Repeat all the data that appears below, keeping it exact.

━━━━━ Source material

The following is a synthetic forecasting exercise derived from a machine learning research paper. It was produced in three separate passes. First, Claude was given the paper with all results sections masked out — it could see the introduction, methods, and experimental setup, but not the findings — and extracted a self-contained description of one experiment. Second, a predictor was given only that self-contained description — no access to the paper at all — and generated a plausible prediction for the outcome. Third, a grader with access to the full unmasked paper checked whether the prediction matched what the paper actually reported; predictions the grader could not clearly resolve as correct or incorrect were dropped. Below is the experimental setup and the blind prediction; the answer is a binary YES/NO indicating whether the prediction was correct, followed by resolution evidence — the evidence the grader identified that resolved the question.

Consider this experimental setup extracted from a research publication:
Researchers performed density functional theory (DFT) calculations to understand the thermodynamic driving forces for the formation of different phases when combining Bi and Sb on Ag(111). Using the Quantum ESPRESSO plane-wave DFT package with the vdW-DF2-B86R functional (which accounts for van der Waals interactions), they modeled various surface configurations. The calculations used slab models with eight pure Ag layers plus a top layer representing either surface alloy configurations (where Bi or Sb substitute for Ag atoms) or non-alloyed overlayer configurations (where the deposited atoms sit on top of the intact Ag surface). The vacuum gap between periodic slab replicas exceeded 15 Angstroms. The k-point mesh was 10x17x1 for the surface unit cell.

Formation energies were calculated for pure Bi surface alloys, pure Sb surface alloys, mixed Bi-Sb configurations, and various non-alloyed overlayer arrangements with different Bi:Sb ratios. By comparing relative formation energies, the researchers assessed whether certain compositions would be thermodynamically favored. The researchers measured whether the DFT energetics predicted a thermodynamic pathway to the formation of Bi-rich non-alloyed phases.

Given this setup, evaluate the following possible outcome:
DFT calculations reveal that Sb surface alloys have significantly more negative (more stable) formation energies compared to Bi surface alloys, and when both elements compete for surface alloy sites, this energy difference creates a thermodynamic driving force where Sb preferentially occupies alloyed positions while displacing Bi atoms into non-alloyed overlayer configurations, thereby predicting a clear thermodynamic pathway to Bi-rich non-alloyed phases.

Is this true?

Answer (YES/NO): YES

━━━━━━━━━━

▶ [Output]
The following is a synthetic forecasting exercise derived from a machine learning research paper. It was produced in three separate passes. First, Claude was given the paper with all results sections masked out — it could see the introduction, methods, and experimental setup, but not the findings — and extracted a self-contained description of one experiment. Second, a predictor was given only that self-contained description — no access to the paper at all — and generated a plausible prediction for the outcome. Third, a grader with access to the full unmasked paper checked whether the prediction matched what the paper actually reported; predictions the grader could not clearly resolve as correct or incorrect were dropped. Below is the experimental setup and the blind prediction; the answer is a binary YES/NO indicating whether the prediction was correct, followed by resolution evidence — the evidence the grader identified that resolved the question.

Consider this experimental setup extracted from a research publication:
Researchers performed density functional theory (DFT) calculations to understand the thermodynamic driving forces for the formation of different phases when combining Bi and Sb on Ag(111). Using the Quantum ESPRESSO plane-wave DFT package with the vdW-DF2-B86R functional (which accounts for van der Waals interactions), they modeled various surface configurations. The calculations used slab models with eight pure Ag layers plus a top layer representing either surface alloy configurations (where Bi or Sb substitute for Ag atoms) or non-alloyed overlayer configurations (where the deposited atoms sit on top of the intact Ag surface). The vacuum gap between periodic slab replicas exceeded 15 Angstroms. The k-point mesh was 10x17x1 for the surface unit cell.

Formation energies were calculated for pure Bi surface alloys, pure Sb surface alloys, mixed Bi-Sb configurations, and various non-alloyed overlayer arrangements with different Bi:Sb ratios. By comparing relative formation energies, the researchers assessed whether certain compositions would be thermodynamically favored. The researchers measured whether the DFT energetics predicted a thermodynamic pathway to the formation of Bi-rich non-alloyed phases.

Given this setup, evaluate the following possible outcome:
DFT calculations reveal that Sb surface alloys have significantly more negative (more stable) formation energies compared to Bi surface alloys, and when both elements compete for surface alloy sites, this energy difference creates a thermodynamic driving force where Sb preferentially occupies alloyed positions while displacing Bi atoms into non-alloyed overlayer configurations, thereby predicting a clear thermodynamic pathway to Bi-rich non-alloyed phases.

Is this true?

Answer (YES/NO): YES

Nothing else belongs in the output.